* **Consigne**
Recopiez mot pour mot, dans l'histoire de Kelidoma, tout ce qui va de « Avez-vous eu l’impression » jusqu'à « la marginalité ? ».

* **Extrait de page**
○ ○ ○ ○
Inspiration : Qui suis-je ?
L’histoire que je vais vous conter n’est pas très drôle, c’est l’histoire d’une femme dont l’apparence n’a rien de commun avec son essence.
Avez-vous eu l’impression que l’on vous percevait d’une façon que vous n’étiez pas en réalité ?
Avez-vous ressenti le poids nécessaire d’être similaire aux autres ?
Avez-vous expérimenté l’autarcie de la marginalité ?
Kelidoma n’avait pas d’autre choix que de suivre le mouvement de la société dans laquelle elle était née.
Kelidoma n’avait pas pris conscience de cette réalité tout de suite, elle avait eu la chance de pouvoir donner libre cours à sa qualité d’enfant, d’expérimenté l’insouciance et les jeux jusqu’au jour où un de ses camarades de classe lui avait méchamment fait remarqué que la peau couleur « caca » d’une ses amies.
En rentrant chez elle, elle avait médité longtemps sur cette réflexion qui pourtant, d’une évidence visuelle, ne lui avait jamais posé de question.
Tout à coup, elle expérimentait le poids de la différence, qui en dérange certains.
Kelidoma aimait les grands yeux sombres aux cils fournis et longs de son amie, son petit nez toute en rondeur et sa bouche aux lèvres ourlées bien dessinées. Elle aimait comment elle tressait ses cheveux frisés en « vanille » et y incorporait des perles colorées. Elle aimait lorsqu’elle enduisait sa peau couleur « chocolat » de beurre karité et l’odeur sucrée qui en découlait. Elle la trouvait belle comme elle trouvait beaux ses parents dotés des mêmes attributs qu’elle.
Pourtant, autour d’elle, peu de gens lui ressemblaient, c’était vrai. Ils étaient tous pâles, des cheveux à la peau, des yeux clairs comme de l’eau et des bouches roses comme des fleurs, mais cela ne lui avait jamais paru être une différence réelle, ils communiquaient tous selon les mêmes idées, les mêmes comportements d’enfants, les mêmes insouciances… et voilà que tout avait été brisé sur une simple réflexion.
A partir de ce jour, Kelidoma comprit qu’il y avait des « camps » à choisir dans la vie.
Quelques temps après cette remarque, son amie, ne vint plus à l’école. Kelidoma entendit dire qu’elle avait été « expulsée ». C’est quoi « expulsé » dans la tête d’une enfant de 6 ans ? Encore une nouvelle révélation lui fut faite : son amie n’était pas dans son pays ici, elle était en situation irrégulière et ses parents aussi. « Irrégulière ? » pour une petite fille née peut-être dans la même maternité qu’elle, allait-il en être de même pour elle aussi ? Aucun risque, lui répondait-on, toi, tu es d’ici, tu as la nationalité. « la nationalité « ? C’est quoi ? C’est ce que tu as quand tu nais sur un territoire dont tes parents sont également issus. Mais ça sert à quoi ? ça sert à savoir d’où tu viens et de quelle culture tu es.
○ ○ ○ ○
* **Données fournies**

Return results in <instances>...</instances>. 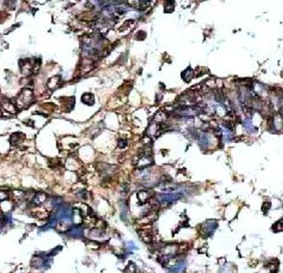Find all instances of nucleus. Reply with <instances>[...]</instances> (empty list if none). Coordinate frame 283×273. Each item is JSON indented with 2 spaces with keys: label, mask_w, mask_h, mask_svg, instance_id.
○ ○ ○ ○
* **Résultat**
Avez-vous eu l’impression que l’on vous percevait d’une façon que vous n’étiez pas en réalité ?
Avez-vous ressenti le poids nécessaire d’être similaire aux autres ?
Avez-vous expérimenté l’autarcie de la marginalité ?